◆ Selected text
§ §
2) Know what you cannot do. This part is easy. None of us can make the perfect program due to the many challenges that might face us. Put a realistic goal and work accordingly.
3) Know what you can do. This part is tough. But as the legendary basketball coach, John Wooden, put it, “Don’t let what you cannot do interfere with what you can do.” Think about how you can prepare your team to think and act differently, in light of harsh fund conditions.
4) You can’t plan everything in advance. Instead, focus on the right tools and surround yourself with the right relationships. Condition yourself to adapt to new or uncertain situations quickly.
5) It’s important to respect cultural intricacies and make sure you understand the relevant politics very well.
6) Worry less about dramatic impact than about concrete results, and believe in the power of expertise and the value of experience. “be a problem solver.”
7) The most powerful contributions often come from the most unexpected places. “Keep your eyes open.”
8) Ask for help as needed. Identify team structures and assign individuals to support critical efforts.
9) Remember: It’s human nature to gravitate toward people with work styles similar to our own. But there will always be (and we benefit from) personality diversity in the workplace.
§ §
◆ Raw data
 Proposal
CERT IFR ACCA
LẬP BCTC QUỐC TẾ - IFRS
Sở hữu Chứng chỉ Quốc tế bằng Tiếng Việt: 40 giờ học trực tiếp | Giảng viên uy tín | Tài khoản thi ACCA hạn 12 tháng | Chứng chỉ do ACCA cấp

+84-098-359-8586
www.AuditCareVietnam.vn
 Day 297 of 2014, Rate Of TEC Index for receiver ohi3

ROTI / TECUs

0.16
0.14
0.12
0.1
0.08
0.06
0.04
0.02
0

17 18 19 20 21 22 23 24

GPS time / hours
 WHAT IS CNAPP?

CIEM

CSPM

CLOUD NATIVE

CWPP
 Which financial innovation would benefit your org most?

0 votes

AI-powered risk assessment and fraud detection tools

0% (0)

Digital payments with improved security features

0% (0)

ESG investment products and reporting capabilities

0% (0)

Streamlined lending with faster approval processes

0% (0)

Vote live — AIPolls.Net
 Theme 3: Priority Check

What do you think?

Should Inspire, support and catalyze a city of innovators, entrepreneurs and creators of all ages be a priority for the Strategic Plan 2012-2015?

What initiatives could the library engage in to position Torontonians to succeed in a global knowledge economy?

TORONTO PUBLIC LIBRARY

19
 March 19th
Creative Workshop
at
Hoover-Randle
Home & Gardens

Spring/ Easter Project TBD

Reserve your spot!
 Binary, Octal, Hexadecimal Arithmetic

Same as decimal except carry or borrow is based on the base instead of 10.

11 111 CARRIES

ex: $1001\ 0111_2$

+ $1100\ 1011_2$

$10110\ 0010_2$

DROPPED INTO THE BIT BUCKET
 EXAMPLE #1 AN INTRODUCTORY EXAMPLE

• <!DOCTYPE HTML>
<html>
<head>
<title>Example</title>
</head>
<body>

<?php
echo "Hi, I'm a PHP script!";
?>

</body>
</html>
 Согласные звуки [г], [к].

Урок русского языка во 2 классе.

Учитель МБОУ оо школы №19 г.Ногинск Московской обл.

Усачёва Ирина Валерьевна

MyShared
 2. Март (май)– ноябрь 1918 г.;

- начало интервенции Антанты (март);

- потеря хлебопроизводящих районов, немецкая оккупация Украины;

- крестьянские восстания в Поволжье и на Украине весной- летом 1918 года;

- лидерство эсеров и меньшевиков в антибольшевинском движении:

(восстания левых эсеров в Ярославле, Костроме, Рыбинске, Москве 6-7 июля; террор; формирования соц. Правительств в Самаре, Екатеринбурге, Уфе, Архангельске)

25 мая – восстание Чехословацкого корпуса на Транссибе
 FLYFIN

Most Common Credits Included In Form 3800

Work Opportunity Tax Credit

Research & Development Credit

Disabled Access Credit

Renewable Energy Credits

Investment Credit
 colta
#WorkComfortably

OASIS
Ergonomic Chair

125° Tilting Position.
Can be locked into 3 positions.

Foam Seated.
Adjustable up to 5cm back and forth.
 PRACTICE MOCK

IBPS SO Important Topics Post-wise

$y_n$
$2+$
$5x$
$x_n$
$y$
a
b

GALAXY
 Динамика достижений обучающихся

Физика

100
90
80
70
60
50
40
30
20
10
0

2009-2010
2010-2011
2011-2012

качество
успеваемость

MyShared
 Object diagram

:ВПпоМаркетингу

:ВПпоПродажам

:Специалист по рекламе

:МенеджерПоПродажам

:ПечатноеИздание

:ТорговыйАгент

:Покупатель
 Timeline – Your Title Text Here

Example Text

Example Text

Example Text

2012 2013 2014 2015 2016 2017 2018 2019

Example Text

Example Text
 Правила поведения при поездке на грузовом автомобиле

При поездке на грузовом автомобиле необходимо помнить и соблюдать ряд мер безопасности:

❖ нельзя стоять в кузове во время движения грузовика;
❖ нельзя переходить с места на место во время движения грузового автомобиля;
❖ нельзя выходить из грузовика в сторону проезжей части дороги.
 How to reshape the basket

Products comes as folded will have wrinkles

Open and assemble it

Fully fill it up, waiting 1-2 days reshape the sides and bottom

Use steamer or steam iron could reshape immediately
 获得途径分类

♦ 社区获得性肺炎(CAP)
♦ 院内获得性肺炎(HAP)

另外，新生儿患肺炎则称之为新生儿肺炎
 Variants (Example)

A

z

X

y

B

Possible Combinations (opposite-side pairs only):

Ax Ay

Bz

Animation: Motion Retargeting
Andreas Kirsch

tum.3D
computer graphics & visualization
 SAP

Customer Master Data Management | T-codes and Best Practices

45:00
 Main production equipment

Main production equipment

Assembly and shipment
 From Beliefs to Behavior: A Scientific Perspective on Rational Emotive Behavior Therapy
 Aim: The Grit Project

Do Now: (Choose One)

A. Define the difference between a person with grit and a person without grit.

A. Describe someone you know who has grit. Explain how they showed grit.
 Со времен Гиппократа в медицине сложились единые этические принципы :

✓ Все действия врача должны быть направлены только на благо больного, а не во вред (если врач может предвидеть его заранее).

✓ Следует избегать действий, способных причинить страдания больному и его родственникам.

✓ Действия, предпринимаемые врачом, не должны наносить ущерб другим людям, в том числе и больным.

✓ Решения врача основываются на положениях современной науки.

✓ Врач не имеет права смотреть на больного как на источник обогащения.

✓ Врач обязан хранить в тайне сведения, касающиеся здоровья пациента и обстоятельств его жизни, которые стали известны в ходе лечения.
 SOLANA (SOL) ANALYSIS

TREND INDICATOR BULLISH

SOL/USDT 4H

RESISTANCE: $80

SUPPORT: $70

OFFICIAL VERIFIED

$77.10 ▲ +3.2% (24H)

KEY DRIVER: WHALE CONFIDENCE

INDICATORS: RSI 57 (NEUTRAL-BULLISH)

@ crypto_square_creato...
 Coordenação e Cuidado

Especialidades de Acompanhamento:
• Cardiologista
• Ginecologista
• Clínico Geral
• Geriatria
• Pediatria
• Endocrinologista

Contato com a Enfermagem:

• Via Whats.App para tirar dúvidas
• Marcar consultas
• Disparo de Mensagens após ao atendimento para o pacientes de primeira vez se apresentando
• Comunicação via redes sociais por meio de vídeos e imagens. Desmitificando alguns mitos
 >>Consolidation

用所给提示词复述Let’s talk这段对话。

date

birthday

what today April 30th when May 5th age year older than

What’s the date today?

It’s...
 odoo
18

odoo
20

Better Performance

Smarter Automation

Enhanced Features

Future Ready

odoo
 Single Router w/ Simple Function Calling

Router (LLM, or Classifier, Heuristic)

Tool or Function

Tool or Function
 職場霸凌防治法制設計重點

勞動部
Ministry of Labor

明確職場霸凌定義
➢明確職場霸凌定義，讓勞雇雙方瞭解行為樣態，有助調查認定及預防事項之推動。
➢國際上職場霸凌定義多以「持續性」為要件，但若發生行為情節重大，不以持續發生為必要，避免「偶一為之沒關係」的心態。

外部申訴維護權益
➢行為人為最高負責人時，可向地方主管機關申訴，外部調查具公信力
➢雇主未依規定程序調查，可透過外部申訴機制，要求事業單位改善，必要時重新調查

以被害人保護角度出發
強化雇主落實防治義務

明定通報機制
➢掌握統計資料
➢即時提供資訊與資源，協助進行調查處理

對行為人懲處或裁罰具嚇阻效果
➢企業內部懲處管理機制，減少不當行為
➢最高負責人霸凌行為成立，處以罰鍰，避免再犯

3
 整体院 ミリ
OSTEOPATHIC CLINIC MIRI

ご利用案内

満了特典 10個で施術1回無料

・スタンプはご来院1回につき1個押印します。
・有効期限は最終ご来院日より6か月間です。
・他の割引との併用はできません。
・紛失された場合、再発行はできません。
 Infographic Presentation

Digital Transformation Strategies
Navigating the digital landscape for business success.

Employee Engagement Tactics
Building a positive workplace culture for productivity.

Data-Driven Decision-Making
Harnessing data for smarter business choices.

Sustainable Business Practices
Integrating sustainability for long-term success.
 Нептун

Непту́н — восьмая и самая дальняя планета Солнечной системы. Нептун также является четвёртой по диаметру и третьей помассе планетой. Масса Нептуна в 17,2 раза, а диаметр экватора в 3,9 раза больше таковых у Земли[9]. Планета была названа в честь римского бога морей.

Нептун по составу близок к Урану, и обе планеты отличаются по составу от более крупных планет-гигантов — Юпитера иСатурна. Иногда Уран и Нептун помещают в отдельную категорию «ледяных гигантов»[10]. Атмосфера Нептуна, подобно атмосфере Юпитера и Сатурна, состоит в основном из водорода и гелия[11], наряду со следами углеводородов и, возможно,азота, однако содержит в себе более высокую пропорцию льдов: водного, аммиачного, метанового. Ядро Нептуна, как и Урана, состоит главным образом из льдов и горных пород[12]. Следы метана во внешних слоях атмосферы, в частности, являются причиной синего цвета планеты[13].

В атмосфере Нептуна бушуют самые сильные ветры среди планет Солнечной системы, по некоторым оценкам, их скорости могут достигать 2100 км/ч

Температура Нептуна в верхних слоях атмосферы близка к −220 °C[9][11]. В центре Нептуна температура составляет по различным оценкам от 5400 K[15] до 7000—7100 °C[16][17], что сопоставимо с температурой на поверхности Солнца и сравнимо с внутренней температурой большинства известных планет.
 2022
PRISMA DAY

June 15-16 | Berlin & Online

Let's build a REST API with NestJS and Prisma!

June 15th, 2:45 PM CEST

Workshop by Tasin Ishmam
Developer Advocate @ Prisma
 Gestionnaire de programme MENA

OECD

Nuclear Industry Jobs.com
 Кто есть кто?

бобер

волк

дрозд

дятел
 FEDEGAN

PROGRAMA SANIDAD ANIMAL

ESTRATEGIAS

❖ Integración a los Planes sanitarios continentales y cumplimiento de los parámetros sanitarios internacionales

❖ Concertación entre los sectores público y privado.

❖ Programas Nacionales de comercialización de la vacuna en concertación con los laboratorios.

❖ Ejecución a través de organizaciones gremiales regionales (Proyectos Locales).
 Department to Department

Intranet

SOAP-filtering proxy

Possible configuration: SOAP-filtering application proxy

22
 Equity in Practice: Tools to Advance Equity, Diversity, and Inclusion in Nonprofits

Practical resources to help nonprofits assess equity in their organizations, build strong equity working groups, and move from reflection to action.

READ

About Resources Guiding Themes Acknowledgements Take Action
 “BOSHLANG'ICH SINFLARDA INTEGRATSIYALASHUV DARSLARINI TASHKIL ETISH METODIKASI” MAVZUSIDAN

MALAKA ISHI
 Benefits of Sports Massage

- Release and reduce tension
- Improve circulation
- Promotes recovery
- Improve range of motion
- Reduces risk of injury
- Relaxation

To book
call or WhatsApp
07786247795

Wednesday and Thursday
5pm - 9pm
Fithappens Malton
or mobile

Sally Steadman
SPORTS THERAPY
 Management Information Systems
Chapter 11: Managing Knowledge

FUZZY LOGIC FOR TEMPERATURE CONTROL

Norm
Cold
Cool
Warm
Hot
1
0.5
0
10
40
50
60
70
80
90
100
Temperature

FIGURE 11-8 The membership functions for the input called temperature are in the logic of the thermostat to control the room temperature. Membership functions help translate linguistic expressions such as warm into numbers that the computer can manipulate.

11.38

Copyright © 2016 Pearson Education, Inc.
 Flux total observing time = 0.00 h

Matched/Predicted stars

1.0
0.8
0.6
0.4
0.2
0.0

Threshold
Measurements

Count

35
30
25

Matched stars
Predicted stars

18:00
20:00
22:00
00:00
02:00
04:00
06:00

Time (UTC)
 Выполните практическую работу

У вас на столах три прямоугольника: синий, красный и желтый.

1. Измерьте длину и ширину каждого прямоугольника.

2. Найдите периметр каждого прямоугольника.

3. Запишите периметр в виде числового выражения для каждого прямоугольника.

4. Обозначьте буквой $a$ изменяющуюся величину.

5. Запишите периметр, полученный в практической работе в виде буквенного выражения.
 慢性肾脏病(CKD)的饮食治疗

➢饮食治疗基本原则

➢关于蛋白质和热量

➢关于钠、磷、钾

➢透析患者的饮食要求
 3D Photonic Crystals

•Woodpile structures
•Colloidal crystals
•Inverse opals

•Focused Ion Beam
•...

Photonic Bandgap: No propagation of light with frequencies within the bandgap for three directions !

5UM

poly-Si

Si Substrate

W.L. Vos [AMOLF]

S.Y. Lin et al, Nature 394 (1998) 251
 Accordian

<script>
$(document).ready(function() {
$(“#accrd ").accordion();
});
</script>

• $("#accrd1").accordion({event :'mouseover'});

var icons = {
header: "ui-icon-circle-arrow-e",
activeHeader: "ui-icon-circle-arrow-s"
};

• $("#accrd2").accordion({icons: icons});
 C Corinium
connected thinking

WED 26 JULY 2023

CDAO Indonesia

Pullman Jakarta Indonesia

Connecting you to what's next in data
§ §
◆ Exercise goal
How might the numbered tips on leading a team under tight funding go on after point 9? Write the continuation.

◆ Your response
10) Finally, You are flexible to a certain extent, but not entirely.
We all want to be part of a great success story. To run, start, or play a senior role in an organization that changes the impact of a crisis. To launch a program that helps all the people. To be the kind of managers who creates jobs, and builds an organization bursting with energy and creativity.
Which means that all of us, no matter where we are in our career, have to wrestle with the big question of leadership: Whats is our management and leadership style?
There are many management and leadership styles, All of them have achieved tremendous success and impact, and none of them has done it in precisely the same way. But I’ve been able to identify this management style”Yalla management style” that capture different approaches.
Remember each of us has to figure out which style of leadership fits who we are and what we are trying to achieve.